(Entries taken from a collection)

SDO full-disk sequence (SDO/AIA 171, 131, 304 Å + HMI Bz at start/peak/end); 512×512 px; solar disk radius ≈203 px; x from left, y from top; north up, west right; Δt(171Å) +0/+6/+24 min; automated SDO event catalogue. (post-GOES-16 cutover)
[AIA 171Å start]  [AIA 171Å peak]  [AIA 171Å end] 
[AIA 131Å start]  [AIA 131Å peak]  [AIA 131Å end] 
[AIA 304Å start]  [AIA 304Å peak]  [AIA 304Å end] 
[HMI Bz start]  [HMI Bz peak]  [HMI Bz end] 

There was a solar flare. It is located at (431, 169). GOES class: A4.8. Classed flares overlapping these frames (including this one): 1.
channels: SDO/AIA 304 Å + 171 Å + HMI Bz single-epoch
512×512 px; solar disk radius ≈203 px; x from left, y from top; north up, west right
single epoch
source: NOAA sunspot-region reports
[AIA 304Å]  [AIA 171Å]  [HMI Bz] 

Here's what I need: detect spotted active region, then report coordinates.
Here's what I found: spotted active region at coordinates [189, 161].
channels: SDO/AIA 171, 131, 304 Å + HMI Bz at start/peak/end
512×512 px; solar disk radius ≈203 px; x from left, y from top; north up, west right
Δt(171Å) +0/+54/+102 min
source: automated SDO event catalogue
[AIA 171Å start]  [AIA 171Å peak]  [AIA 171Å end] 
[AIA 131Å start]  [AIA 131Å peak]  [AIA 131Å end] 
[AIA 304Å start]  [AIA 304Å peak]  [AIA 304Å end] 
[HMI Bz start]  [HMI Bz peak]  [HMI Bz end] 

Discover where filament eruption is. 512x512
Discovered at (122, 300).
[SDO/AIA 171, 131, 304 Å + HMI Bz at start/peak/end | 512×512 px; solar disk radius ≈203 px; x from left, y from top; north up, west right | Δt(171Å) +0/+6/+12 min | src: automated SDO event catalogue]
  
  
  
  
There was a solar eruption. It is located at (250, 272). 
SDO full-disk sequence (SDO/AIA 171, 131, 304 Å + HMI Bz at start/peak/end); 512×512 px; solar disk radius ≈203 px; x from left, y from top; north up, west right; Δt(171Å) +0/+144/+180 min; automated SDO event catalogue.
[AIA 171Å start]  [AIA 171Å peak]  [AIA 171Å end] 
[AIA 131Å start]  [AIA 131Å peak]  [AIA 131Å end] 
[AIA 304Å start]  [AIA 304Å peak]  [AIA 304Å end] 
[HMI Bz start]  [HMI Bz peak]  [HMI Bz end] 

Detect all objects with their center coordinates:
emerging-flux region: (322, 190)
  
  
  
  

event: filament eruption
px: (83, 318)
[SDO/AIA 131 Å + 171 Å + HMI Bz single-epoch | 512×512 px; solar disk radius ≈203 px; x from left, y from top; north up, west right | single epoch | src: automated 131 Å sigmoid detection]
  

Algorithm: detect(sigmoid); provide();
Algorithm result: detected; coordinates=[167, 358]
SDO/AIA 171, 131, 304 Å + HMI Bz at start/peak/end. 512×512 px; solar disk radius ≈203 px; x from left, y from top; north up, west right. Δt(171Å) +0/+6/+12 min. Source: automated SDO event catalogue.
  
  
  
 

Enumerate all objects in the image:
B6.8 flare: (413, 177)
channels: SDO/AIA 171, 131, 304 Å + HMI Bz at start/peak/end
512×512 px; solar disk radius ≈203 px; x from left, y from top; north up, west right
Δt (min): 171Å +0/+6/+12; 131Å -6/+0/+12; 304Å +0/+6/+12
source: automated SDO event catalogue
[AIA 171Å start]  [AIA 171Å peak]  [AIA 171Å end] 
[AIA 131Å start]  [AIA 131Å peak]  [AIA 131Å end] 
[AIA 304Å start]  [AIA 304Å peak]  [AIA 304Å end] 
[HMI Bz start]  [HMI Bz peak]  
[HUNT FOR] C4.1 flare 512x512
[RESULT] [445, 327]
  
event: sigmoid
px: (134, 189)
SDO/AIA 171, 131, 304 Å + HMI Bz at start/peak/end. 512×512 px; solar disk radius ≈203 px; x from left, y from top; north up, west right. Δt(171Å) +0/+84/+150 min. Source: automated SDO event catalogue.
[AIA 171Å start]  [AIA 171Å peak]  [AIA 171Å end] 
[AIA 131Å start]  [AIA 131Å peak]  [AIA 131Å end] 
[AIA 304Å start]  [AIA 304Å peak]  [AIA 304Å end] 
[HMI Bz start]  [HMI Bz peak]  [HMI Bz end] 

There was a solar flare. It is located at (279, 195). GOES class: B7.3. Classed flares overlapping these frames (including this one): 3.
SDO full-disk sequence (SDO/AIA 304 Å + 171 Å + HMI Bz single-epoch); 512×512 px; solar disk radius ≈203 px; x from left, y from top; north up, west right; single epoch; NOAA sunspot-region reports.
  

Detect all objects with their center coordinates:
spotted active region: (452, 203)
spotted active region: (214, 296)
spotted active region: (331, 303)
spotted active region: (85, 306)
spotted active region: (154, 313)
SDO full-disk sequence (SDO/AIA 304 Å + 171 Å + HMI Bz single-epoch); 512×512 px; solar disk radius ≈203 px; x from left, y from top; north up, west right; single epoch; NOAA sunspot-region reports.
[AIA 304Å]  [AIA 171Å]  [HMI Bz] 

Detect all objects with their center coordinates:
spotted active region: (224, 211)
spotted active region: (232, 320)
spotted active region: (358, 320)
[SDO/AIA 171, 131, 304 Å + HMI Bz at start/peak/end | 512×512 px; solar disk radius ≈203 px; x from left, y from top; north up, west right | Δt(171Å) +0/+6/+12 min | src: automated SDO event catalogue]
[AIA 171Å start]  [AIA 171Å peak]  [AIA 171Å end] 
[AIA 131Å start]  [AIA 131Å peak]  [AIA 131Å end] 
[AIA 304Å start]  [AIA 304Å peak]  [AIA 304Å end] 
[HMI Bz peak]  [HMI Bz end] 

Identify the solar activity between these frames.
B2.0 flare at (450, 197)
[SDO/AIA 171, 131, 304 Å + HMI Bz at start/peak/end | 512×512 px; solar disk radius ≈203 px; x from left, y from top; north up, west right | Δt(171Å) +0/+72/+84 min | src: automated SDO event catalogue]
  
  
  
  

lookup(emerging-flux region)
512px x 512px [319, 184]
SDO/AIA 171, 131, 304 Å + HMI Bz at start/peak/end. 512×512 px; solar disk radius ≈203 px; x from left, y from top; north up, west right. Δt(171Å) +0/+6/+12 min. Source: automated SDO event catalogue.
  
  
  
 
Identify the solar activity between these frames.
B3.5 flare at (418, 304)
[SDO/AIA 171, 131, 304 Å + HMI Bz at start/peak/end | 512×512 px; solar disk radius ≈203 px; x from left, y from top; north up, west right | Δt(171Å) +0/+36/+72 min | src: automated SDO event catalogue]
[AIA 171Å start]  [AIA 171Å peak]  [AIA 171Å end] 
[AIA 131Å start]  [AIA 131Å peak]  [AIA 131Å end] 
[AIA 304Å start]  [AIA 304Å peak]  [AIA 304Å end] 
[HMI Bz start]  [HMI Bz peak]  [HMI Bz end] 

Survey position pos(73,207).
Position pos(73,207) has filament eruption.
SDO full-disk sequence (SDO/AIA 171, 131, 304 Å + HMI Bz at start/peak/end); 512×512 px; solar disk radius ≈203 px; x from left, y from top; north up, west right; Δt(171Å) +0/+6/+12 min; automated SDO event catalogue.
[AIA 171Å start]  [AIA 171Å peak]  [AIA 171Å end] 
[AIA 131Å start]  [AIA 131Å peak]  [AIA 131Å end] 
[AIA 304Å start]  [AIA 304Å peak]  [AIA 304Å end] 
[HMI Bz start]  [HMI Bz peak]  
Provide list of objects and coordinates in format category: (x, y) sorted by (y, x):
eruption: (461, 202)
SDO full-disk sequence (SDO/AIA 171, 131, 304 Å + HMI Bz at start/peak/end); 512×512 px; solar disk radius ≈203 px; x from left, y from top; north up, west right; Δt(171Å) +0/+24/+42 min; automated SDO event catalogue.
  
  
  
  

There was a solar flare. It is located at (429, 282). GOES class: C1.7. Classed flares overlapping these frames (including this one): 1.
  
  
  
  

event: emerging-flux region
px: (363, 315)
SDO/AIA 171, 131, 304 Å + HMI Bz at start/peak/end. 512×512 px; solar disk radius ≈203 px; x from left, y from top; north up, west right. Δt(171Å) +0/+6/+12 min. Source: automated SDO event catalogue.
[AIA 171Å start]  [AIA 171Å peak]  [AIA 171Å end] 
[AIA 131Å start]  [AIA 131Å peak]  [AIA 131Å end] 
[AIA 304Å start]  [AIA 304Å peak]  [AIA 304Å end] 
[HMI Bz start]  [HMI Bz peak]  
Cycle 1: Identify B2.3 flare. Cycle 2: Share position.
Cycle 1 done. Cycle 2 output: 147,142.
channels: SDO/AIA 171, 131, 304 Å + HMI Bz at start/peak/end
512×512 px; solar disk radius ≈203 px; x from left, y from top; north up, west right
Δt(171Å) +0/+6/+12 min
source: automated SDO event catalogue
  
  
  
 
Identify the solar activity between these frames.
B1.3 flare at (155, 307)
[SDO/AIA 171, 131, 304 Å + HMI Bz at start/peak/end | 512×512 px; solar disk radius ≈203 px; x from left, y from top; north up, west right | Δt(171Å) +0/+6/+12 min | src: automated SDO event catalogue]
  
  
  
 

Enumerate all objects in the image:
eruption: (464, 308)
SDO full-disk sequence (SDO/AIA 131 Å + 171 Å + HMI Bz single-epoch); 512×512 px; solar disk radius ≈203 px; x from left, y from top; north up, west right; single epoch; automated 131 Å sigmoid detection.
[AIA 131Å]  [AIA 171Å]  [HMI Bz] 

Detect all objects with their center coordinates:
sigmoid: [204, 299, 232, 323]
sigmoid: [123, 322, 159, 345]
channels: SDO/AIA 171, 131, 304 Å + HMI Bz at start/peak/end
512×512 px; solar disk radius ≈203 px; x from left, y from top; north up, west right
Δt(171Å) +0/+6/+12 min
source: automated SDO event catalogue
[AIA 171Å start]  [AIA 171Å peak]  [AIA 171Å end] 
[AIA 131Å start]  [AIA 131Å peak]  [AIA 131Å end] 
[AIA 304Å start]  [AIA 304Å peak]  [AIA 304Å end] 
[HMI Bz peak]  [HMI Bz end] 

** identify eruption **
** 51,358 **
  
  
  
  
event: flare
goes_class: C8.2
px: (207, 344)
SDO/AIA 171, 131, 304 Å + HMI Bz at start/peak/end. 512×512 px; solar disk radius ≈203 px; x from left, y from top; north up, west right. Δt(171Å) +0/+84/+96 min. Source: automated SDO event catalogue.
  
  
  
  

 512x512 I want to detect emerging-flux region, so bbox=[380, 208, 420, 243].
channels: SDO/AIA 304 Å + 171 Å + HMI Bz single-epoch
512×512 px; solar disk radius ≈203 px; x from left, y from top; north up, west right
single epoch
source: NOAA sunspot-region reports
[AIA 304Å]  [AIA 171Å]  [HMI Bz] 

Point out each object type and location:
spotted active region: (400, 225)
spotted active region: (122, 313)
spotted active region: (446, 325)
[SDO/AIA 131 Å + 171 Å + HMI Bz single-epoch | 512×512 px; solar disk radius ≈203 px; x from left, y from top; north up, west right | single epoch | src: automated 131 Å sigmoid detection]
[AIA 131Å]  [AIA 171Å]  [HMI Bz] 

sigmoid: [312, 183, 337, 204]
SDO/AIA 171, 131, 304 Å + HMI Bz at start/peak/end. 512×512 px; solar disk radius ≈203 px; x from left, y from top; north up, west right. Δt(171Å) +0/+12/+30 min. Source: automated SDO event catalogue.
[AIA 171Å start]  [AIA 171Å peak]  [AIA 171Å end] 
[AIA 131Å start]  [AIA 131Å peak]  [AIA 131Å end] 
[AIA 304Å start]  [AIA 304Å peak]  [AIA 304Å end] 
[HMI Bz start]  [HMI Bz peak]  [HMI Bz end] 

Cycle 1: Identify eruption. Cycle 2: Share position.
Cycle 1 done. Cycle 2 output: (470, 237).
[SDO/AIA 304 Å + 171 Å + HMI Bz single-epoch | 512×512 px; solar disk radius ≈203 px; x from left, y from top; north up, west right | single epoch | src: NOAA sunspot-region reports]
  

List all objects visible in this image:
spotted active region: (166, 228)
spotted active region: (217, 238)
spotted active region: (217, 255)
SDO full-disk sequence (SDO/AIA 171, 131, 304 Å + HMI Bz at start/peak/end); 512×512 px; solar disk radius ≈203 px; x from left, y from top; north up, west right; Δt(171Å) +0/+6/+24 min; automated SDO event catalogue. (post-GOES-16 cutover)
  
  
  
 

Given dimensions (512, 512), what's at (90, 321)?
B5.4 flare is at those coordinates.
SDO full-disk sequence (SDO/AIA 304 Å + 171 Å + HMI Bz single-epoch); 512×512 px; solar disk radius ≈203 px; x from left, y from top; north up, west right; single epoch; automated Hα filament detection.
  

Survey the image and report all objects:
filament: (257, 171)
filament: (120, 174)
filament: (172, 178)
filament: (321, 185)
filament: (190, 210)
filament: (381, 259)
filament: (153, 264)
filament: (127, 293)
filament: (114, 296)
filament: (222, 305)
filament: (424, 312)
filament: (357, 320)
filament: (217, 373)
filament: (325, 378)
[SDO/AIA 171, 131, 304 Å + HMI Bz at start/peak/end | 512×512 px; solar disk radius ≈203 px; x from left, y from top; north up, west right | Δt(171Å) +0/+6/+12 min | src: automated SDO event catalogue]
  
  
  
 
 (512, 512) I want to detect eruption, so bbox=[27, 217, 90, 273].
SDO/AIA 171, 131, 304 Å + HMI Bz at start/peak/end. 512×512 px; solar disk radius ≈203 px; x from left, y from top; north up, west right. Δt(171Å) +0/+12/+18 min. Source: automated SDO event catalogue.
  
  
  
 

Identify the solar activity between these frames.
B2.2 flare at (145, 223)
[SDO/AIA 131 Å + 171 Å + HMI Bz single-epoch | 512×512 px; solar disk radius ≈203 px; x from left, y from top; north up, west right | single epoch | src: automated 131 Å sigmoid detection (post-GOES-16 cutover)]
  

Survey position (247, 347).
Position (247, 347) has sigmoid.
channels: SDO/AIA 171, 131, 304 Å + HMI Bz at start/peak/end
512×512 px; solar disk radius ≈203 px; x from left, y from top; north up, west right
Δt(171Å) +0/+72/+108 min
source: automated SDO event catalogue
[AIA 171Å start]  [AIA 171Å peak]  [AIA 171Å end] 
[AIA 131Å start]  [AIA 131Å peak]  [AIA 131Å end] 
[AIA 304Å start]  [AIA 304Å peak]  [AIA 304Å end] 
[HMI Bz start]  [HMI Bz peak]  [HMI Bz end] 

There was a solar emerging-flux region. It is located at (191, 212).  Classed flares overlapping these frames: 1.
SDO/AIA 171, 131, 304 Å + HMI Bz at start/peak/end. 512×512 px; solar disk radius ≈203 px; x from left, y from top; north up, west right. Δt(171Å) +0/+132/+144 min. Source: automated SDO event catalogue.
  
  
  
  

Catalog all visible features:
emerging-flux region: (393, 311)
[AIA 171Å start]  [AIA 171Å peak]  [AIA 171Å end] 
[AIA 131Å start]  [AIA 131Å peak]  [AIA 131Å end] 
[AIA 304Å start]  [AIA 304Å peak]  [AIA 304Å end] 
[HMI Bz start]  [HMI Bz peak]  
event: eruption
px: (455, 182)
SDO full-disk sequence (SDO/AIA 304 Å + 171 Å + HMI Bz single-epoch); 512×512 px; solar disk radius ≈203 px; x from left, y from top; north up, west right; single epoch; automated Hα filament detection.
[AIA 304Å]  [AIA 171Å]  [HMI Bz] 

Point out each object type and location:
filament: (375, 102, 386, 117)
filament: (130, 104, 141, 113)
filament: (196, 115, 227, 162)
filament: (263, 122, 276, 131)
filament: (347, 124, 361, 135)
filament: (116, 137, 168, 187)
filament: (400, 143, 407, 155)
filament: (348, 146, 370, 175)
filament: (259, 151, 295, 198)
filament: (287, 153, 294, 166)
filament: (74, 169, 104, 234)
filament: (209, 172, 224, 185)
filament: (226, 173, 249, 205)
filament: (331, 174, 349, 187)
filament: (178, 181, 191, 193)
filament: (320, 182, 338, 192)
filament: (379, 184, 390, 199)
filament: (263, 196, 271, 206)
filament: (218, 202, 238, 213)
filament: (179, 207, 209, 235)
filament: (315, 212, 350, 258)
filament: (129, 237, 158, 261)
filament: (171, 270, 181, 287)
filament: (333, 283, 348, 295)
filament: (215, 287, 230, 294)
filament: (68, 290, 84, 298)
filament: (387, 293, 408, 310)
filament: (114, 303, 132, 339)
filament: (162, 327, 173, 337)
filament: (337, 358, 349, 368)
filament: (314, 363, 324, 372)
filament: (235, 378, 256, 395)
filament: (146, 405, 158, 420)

(How to complete this task)
In the data above, retype exactly and only the lines between the one holding "There was a solar flare. It is located at (429, 282)." and the one holding "px: (363, 315)", inclusive.

(Written solution)
There was a solar flare. It is located at (429, 282). GOES class: C1.7. Classed flares overlapping these frames (including this one): 1.
  
  
  
  

event: emerging-flux region
px: (363, 315)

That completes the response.